A new poll released Monday shows former Massachusetts Governor Mitt Romney has been battered by a combative Republican primary season and now trails President Obama by 10 points in a hypothetical general election matchup.
The national survey, conducted by Suffolk University, showed Obama with a 47-37 lead over the GOP frontrunner. Seven percent of respondents said they would vote for a third-party candidate, and another 7 percent were undecided.
Obama leads former Pennsylvania Senator Rick Santorum by 14 points, and former House Speaker Newt Gingrich by 19.
The toll of Romney’s intraparty battles with Santorum and Gingrich has been heavy, according to David Paleologos, director of the Suffolk University Political Research Center.
“The Republican primary process has been so divisive that frustrated voters are saying that they would rather vote for a third-party candidate than one of the Republicans, which clearly benefits President Obama,” Paleologos said in a statement that accompanied the poll. “Romney’s unfavorables have shot up over the past year, while Obama’s core numbers have held in the mid-high forties.”

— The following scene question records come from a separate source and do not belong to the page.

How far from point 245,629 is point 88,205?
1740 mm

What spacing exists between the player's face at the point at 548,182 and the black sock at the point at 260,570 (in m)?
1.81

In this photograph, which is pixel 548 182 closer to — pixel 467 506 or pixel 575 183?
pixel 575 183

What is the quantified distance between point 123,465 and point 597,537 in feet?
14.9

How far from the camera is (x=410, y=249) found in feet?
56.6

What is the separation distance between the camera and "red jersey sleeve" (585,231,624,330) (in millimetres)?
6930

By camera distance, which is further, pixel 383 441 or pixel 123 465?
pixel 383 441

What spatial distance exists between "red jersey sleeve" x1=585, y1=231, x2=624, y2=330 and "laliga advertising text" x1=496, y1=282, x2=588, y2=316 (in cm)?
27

In 10 months, Romney’s unfavorable rating has climbed by 12 points, according to Suffolk. And 43 percent of likely voters said they are now less likely to vote for any Republican in the general election because of the testy GOP primaries.

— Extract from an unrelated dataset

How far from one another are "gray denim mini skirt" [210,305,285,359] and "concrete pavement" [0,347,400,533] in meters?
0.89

One reason for the souring, Paleologos suggested, is that Republican candidates are out of step with most voters on Obama’s 2009 health care law. Despite Republicans’ claim that their mission to repeal Obamacare is a reflection of the public will, only 34 percent of likely voters in the Suffolk poll said they believe the law should be wiped off the books. About a third did say the law should be modified.
“Although ‘repeal’ is the buzz word for the most conservative Republican primary voters, the poll tells us that, among the broader electorate, only a minority want to repeal it, and a majority say it has made no impact, or a positive impact, on their lives,” said Paleologos.